Scene-based reasoning records:
┏━━

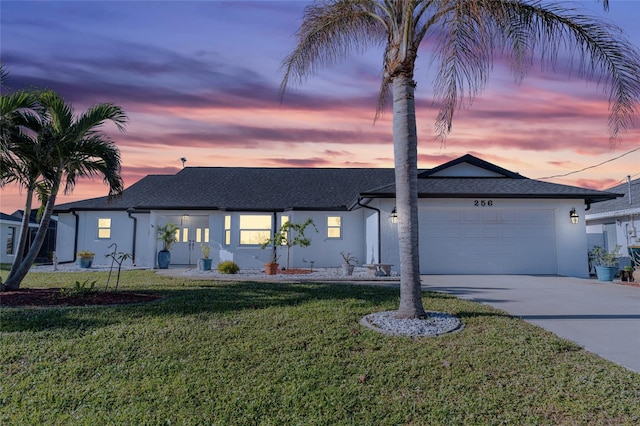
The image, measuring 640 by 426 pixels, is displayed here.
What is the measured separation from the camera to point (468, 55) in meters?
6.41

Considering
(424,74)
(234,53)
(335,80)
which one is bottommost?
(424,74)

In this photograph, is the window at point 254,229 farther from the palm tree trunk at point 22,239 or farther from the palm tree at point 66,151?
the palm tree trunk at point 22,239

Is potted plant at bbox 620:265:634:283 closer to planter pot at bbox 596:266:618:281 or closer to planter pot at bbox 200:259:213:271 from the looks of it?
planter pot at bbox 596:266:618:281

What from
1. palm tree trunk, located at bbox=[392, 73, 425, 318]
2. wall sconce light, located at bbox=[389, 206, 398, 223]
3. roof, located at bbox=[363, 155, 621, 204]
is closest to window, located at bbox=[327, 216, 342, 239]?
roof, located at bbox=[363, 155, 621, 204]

┗━━
┏━━

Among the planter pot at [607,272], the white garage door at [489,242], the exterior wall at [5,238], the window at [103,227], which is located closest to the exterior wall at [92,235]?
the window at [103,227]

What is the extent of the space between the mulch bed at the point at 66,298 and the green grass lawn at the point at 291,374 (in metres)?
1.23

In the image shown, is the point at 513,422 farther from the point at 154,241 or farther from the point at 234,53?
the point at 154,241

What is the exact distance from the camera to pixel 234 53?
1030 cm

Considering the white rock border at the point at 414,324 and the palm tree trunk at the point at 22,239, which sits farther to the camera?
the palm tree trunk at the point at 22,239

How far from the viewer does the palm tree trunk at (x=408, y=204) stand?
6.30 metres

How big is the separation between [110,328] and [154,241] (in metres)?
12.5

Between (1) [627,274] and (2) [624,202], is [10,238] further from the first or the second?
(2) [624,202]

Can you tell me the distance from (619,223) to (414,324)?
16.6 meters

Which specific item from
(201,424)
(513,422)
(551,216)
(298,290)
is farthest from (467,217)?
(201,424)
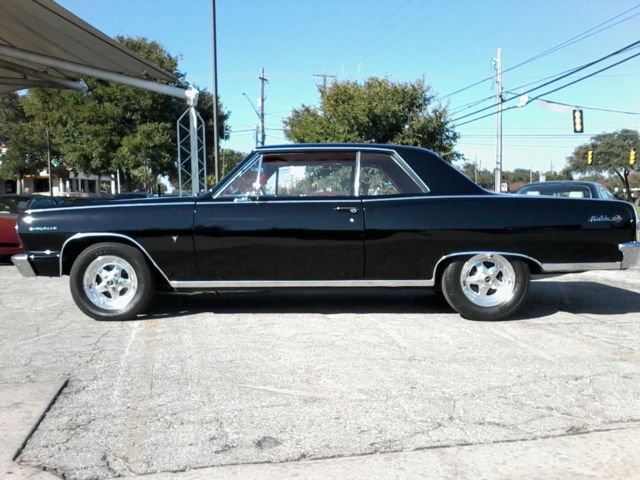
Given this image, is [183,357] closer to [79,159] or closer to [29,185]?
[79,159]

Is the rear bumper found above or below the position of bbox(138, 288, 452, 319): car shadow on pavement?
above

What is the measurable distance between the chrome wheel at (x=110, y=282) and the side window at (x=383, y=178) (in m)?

┗━━
┏━━

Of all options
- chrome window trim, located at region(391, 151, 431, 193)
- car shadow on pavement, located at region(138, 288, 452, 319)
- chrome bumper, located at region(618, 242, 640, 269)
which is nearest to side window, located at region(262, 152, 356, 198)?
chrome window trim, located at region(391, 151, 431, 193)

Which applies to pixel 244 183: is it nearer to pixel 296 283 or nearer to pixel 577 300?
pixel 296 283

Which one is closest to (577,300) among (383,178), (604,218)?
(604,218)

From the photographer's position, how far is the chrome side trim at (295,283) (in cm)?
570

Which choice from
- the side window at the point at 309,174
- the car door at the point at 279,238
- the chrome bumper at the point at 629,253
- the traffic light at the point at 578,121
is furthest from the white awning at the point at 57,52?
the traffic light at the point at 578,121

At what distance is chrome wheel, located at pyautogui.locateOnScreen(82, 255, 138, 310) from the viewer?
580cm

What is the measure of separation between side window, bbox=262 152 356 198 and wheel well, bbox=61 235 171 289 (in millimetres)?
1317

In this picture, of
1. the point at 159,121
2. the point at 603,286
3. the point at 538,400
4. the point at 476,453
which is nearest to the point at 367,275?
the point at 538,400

┗━━

• [What is asked] Which lines of the material contain the string "region"? Return each of them in full.

• [Solution to this task]
- chrome window trim, located at region(391, 151, 431, 193)
- car shadow on pavement, located at region(138, 288, 452, 319)
- chrome bumper, located at region(618, 242, 640, 269)
which is nearest to side window, located at region(262, 152, 356, 198)?
chrome window trim, located at region(391, 151, 431, 193)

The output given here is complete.